Although Congress passed legislation this year designed to prevent executives and accountants from misrepresenting a company’s financial strength through disingenuous certified financial statements, little has been done to assist employees who took a direct financial hit because of the financial misdeeds of the company.

“Senator Ron Wyden has been very cognizant of the impacts the Enron theft has had on Oregon men and women. The Senator’s ‘Catch-Up’ on behalf of the Portland General Electric employees is much appreciated,” said Bill Miller of the International Brotherhood of Electrical Workers Local 125. “There is no legislative fix that will ever make these workers whole, but it certainly helps to know that someone cares and is willing to fight for them.”

Wyden’s bill would benefit employees whose employer offers at least a 50 percent match on pension plan contributions and either files for bankruptcy or was the subject of an indictment or conviction resulting from business transactions related to financial misdeeds.
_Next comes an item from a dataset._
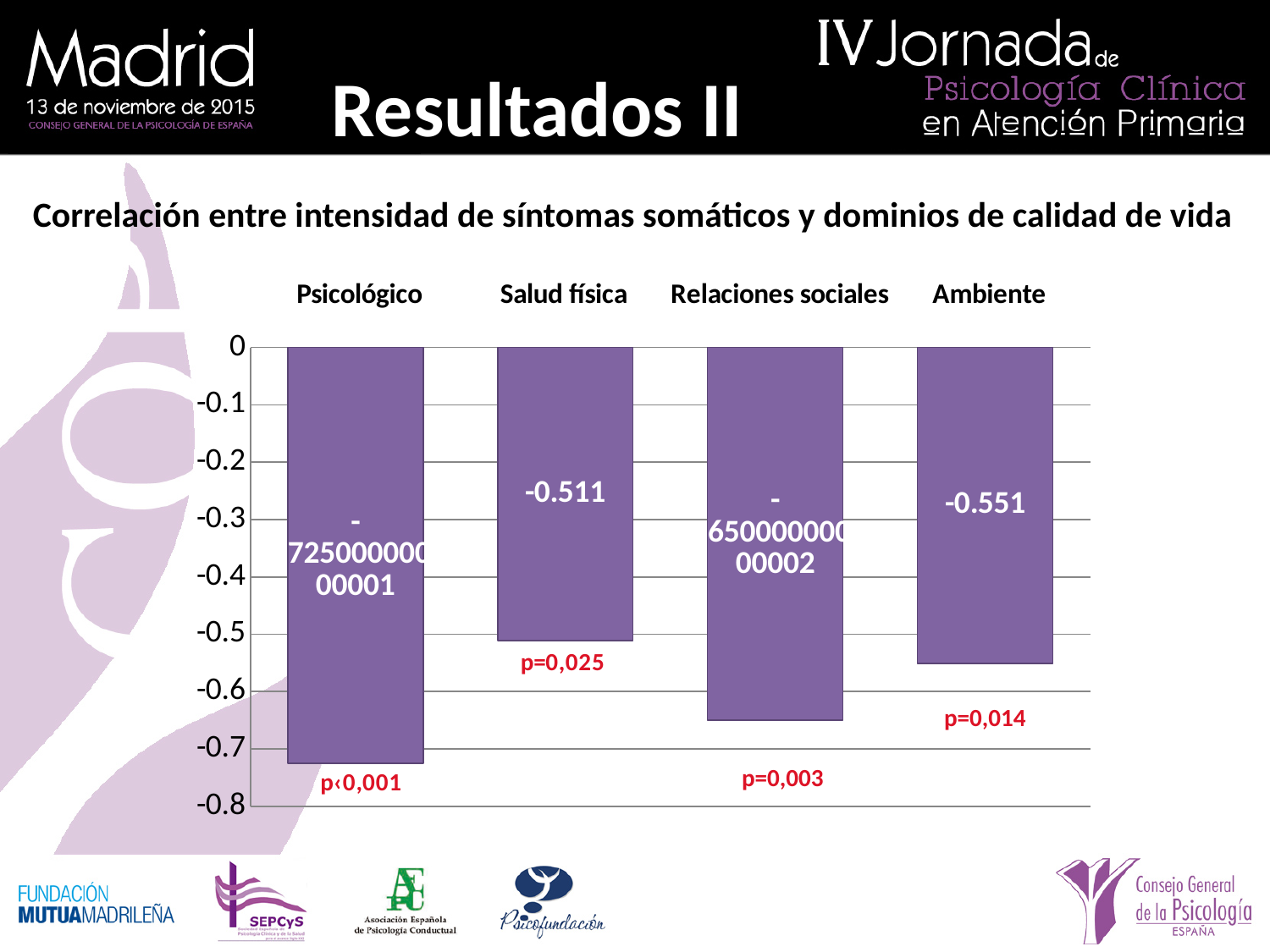
What is the correlation value shown for Ambiente? -0.551 What is the correlation value shown for Salud física? -0.511 What type of chart is shown on the slide? bar chart What p-value is printed below the Relaciones sociales bar? p=0,003 What is the title of the chart on the slide? Correlación entre intensidad de síntomas somáticos y dominios de calidad de vida Which category has the correlation value closest to zero? Salud física Is the value for Psicológico greater or less than -0.7? less Is the value for Relaciones sociales greater or less than -0.6? less Which has the larger (less negative) value, Salud física or Ambiente? Salud física Which category's bar extends furthest below zero (the strongest negative correlation)? Psicológico What is the difference between the values for Salud física (-0.511) and Ambiente (-0.551)? 0.04 How many categories (domains) are plotted in the chart? 4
By allowing employees to triple the amount they can invest in IRAs and giving them a 50 percent tax credit on that amount for five years, the bill offers the opportunity and incentive for employees to begin rebuilding their retirement accounts at a more accelerated rate than would otherwise be possible.

“The tax credits and catch-up payments being proposed by Senator Ron Wyden offer a real-world solution and welcome relief for someone like me who has suffered a 401(k) plan loss because our parent company went bankrupt,” said George Kuiawa, manager of retail receivables at PGE, an independent subsidiary of bankrupt Enron Corp.

In addition to introducing the bill to help PGE employees catch up on lost retirement savings, Wyden is also working to protect those same employees from high administrative fees being assessed to their accounts. In a letter to Labor Secretary Elaine Chao, Wyden questioned the Labor Department’s selection of State Street Bank and Trust company as the independent fiduciary for the Enron pension plans. State Street will charge approximately $4.3 million in fees and expenses for providing the service. Of that amount, $2.8 million will be charged against the Enron Savings Plan and ultimately paid for by the same plan participants, including PGE employees, whose retirement savings were wiped out when Enron went bankrupt.

“I am concerned about the impact of the fee assessment on individuals’ 401(k) plan accounts,” Wyden wrote in the letter to Chao. “As you know, many employees lost tens of thousands of dollars in their 401(k) accounts. For many of these individuals, the loss of their 401(k) plan savings has dramatically changed their lives for the worse. I believe these victims have suffered enough.”

In the letter, Wyden requested information regarding how State Street was selected, how the fees were negotiated and what criteria was used to determine reasonableness, whether the Labor Department considered the financial impact of 401(k) plan participants, and what steps the Labor Department is taking to educate individuals regarding how the fee assessment will impact the value of their individual 401(k) accounts.